1
votes

Started repairing the total cluster through opscenter and one node went down with the below error.

ERROR [CompactionExecutor:530] 2016-03-04 18:25:39,893  CassandraDaemon.java:227 - Exception in thread Thread[CompactionExecutor:530,1,main]
java.lang.AssertionError: /data/cass_data/data/system/local-7ad54392bcdd35a684174e047860b377/system-local-ka-3046-Data.db
        at org.apache.cassandra.io.sstable.SSTableReader.getApproximateKeyCount(SSTableReader.java:268) ~[cassandra-all-2.1.11.908.jar:2.1.11.908]
        at org.apache.cassandra.db.compaction.CompactionTask.runMayThrow(CompactionTask.java:151) ~[cassandra-all-2.1.11.908.jar:2.1.11.908]
        at org.apache.cassandra.utils.WrappedRunnable.run(WrappedRunnable.java:28) ~[cassandra-all-2.1.11.908.jar:2.1.11.908]
        at org.apache.cassandra.db.compaction.CompactionTask.executeInternal(CompactionTask.java:73) ~[cassandra-all-2.1.11.908.jar:2.1.11.908]
        at org.apache.cassandra.db.compaction.AbstractCompactionTask.execute(AbstractCompactionTask.java:59) ~[cassandra-all-2.1.11.908.jar:2.1.11.908]
        at org.apache.cassandra.db.compaction.CompactionManager$BackgroundCompactionCandidate.run(CompactionManager.java:262) ~[cassandra-all-2.1.11.908.jar:2.1.11.908]
        at java.util.concurrent.Executors$RunnableAdapter.call(Executors.java:511) ~[na:1.8.0_60]
        at java.util.concurrent.FutureTask.run(FutureTask.java:266) ~[na:1.8.0_60]
        at java.util.concurrent.ThreadPoolExecutor.runWorker(ThreadPoolExecutor.java:1142) ~[na:1.8.0_60]
        at java.util.concurrent.ThreadPoolExecutor$Worker.run(ThreadPoolExecutor.java:617) [na:1.8.0_60]
        at java.lang.Thread.run(Thread.java:745) [na:1.8.0_60]
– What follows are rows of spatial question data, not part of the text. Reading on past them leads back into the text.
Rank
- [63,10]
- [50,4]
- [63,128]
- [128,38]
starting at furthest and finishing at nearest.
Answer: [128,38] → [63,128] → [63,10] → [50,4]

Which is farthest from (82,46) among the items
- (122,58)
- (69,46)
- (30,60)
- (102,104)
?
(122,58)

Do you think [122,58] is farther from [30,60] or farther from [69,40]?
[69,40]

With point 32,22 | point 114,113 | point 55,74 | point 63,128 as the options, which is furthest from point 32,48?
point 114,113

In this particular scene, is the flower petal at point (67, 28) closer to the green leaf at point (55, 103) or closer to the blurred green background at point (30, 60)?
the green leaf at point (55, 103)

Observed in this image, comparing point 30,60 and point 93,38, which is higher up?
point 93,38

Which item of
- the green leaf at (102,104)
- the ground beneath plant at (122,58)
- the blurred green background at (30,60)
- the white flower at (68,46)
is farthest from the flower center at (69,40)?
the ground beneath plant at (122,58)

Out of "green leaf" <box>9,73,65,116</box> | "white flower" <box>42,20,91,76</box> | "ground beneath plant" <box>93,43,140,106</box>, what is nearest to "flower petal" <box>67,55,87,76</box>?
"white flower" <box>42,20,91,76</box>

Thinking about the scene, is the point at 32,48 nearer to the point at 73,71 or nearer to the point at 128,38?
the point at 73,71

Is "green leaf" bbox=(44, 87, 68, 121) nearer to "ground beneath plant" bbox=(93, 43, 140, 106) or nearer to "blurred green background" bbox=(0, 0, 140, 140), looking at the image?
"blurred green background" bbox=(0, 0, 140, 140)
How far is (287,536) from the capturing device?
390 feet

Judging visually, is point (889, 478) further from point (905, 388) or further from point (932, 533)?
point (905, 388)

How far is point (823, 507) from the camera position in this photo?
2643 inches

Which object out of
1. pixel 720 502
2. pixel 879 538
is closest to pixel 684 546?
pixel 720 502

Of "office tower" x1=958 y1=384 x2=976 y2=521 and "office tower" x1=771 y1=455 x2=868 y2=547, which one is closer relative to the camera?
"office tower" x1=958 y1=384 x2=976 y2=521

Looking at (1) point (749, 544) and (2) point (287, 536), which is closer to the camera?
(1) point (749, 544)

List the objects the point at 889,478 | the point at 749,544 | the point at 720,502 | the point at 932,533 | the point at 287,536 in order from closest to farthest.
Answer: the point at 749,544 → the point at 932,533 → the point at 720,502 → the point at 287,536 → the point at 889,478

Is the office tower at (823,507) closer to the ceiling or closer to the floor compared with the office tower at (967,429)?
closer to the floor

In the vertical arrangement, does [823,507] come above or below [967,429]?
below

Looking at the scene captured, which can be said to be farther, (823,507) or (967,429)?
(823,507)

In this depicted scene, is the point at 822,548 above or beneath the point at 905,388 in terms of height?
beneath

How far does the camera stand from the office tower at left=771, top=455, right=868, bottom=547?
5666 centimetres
Tried to kill the process id and started the dse service, got the below error and not starting the cassandra service. Fatal exception during initialization

Versions
dse 4.8.2
Cassandra 2.1.11

What could be the problem? How does running repair stop the cassandra service?

2

2 Answers

3
votes

Your system keyspace got corrupted. And from the first error it seems some table data is corrupt as well. So you may have some issues with your disks/file system. For the node to get started again you will need to either restore the system keyspace from a recent backup of it, or remove the system keyspace folder, make sure you have your tokens set in the cassandra.yaml, and then you should be able to start the node and it will re-create it.

1
votes

The code being executed is pretty straight forward:

    Keyspace keyspace;
    try
    {
        keyspace = Keyspace.open(Keyspace.SYSTEM_KS);
    }
    catch (AssertionError err)
    {
        // this happens when a user switches from OPP to RP.
        ConfigurationException ex = new ConfigurationException("Could not read system keyspace!");
        ex.initCause(err);
        throw ex;
    }

    ColumnFamilyStore cfs = keyspace.getColumnFamilyStore(LOCAL_CF);

    String req = "SELECT cluster_name FROM system.%s WHERE key='%s'";
    UntypedResultSet result = executeInternal(String.format(req, LOCAL_CF, LOCAL_KEY));

    if (result.isEmpty() || !result.one().has("cluster_name"))
    {
        // this is a brand new node
        if (!cfs.getSSTables().isEmpty())
            throw new ConfigurationException("Found system keyspace files, but they couldn't be loaded!");

        // no system files.  this is a new node.
        req = "INSERT INTO system.%s (key, cluster_name) VALUES ('%s', ?)";
        executeInternal(String.format(req, LOCAL_CF, LOCAL_KEY), DatabaseDescriptor.getClusterName());
        return;
    }

It is able to open the system keyspace, and then tries to read from system.local, but that fails. That means the system.local table/data is either missing or corrupt.

The sstable is printed out, so we know it's on disk. It's got -ka- versioning, so we know it's 2.1. The next most likely option is that it's corrupt somehow - testing corruption seems like it should be easy, but in many versions of 2.1, the checksum (-Digest.sha1 file) is actually an adler32 checksum (not sha1), and moreover, it's likely incorrect for compressed sstables (like the system.local tables). So checking for corruption is going to be hard.

I believe you have two viable options:

1) You can try to run scrub offline (sstablescrub, keeping in mind that it's going to write a root-owned commitlog segment which you'll need to chown when you complete). If that doesn't work:

2) You can wipe the system keyspace, and re-join the node to the cluster (with or without replace_address).